* [Source extract]
________________

Abstract

Author(s): Hemsing, E; Marcus, G; Fawley, WM; Schoenlein, RW; Coffee, R; Dakovski, G; Hastings, J; Huang, Z; Ratner, D; Raubenheimer, T; Penn, G | Abstract: We present the results from studies of soft X-ray seeding options for the LCLS-II X-ray free electron laser (FEL) at SLAC. The LCLS-II will use superconducting accelerator technology to produce X-ray pulses at up to 1 MHz repetition rate using 4 GeV electron beams. If properly seeded, these pulses will be nearly fully coherent, and highly stable in photon energy, bandwidth, and intensity, thus enabling unique experiments with intense high-resolution soft X-rays. Given the expected electron beam parameters from start to end simulations and predicted FEL performance, our studies reveal echo enabled harmonic generation (EEHG) and soft X-ray self-seeding (SXRSS) as promising and complementary seeding methods. We find that SXRSS has the advantage of simplicity and will deliver 5-35 times higher spectral brightness than EEHG in the 1-2 nm range, but lacks some of the potential for phase-stable multipulse and multicolor FEL operations enabled by external laser seeding with EEHG.

________________

* [Given data]

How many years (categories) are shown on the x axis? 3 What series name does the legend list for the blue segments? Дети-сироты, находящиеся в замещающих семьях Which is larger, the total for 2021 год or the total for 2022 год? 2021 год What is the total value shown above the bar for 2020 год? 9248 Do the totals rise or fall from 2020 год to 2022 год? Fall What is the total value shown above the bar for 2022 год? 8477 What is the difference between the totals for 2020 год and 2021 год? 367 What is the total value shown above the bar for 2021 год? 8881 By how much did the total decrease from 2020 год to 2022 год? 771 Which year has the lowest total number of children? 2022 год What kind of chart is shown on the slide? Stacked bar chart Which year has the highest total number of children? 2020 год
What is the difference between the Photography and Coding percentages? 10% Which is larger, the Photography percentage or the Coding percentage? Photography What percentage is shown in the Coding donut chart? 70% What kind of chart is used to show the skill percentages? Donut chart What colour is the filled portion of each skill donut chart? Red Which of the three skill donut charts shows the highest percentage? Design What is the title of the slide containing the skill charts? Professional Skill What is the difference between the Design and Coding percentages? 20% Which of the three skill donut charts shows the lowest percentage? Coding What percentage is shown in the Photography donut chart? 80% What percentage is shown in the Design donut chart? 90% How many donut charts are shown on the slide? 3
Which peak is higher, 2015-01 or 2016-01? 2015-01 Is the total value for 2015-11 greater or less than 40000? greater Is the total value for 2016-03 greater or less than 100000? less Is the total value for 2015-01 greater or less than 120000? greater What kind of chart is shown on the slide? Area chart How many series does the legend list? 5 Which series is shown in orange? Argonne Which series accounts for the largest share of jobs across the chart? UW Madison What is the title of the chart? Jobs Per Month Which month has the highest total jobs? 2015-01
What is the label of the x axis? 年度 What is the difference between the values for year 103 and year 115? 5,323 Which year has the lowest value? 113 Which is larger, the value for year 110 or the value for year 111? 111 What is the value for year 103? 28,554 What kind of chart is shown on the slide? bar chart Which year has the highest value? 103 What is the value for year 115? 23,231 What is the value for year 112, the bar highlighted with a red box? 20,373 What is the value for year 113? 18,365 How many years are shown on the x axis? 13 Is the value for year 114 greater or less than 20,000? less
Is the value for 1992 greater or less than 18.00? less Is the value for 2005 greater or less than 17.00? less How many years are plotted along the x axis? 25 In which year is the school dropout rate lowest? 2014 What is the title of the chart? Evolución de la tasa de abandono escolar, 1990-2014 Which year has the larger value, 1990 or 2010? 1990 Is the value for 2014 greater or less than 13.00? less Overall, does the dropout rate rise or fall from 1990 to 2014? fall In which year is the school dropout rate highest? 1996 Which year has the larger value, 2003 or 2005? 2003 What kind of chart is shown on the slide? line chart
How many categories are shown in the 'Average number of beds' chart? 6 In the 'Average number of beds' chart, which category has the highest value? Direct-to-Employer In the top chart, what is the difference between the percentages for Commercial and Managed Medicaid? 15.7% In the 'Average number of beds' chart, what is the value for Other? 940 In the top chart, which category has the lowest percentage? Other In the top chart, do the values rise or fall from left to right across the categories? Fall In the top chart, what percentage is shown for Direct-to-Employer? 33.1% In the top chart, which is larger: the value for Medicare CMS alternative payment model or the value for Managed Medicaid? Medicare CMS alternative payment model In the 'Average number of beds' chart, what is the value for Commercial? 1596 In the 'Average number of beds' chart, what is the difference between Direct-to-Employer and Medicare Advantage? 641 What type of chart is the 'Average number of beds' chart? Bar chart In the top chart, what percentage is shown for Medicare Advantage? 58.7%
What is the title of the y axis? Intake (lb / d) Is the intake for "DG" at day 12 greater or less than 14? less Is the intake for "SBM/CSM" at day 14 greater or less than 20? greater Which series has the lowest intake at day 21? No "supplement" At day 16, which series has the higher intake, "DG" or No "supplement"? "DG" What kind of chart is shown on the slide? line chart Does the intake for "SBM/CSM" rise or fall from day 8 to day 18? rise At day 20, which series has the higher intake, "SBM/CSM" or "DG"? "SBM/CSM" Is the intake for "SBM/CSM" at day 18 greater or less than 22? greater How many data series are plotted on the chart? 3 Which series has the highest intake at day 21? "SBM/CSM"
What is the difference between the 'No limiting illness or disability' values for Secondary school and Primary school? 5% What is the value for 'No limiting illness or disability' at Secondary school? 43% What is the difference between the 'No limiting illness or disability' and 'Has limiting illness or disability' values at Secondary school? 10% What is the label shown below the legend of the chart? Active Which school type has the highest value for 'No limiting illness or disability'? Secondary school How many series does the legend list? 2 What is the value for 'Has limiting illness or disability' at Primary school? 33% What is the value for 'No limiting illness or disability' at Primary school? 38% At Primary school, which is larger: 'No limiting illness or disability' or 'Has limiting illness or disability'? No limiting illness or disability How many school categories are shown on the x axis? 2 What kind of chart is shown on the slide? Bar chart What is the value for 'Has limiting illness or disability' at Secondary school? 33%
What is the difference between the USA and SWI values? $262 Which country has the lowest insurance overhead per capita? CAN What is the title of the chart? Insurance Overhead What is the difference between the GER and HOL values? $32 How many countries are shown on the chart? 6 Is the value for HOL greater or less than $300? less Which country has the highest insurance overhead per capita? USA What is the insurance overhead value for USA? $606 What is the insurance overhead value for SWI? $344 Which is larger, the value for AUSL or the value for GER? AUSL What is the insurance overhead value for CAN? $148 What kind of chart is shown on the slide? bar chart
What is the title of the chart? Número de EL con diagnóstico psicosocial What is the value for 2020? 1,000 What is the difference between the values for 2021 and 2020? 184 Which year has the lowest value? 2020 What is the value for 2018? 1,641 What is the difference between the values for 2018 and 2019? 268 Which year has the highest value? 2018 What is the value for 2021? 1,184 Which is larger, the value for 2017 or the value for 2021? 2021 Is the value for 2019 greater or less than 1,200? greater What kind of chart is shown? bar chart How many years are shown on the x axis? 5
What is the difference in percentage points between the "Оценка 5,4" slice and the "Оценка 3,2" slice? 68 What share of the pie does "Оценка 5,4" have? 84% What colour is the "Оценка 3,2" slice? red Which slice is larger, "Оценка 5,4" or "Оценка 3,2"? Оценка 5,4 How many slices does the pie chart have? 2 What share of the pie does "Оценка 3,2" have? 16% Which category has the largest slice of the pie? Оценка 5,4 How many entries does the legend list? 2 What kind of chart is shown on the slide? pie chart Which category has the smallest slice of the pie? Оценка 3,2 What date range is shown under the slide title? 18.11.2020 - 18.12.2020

________________

* [Assignment]
Reproduce the full LCLS-II seeding abstract above, word for word, from its first line to its last.

* [Solution to this task]
Abstract

Author(s): Hemsing, E; Marcus, G; Fawley, WM; Schoenlein, RW; Coffee, R; Dakovski, G; Hastings, J; Huang, Z; Ratner, D; Raubenheimer, T; Penn, G | Abstract: We present the results from studies of soft X-ray seeding options for the LCLS-II X-ray free electron laser (FEL) at SLAC. The LCLS-II will use superconducting accelerator technology to produce X-ray pulses at up to 1 MHz repetition rate using 4 GeV electron beams. If properly seeded, these pulses will be nearly fully coherent, and highly stable in photon energy, bandwidth, and intensity, thus enabling unique experiments with intense high-resolution soft X-rays. Given the expected electron beam parameters from start to end simulations and predicted FEL performance, our studies reveal echo enabled harmonic generation (EEHG) and soft X-ray self-seeding (SXRSS) as promising and complementary seeding methods. We find that SXRSS has the advantage of simplicity and will deliver 5-35 times higher spectral brightness than EEHG in the 1-2 nm range, but lacks some of the potential for phase-stable multipulse and multicolor FEL operations enabled by external laser seeding with EEHG.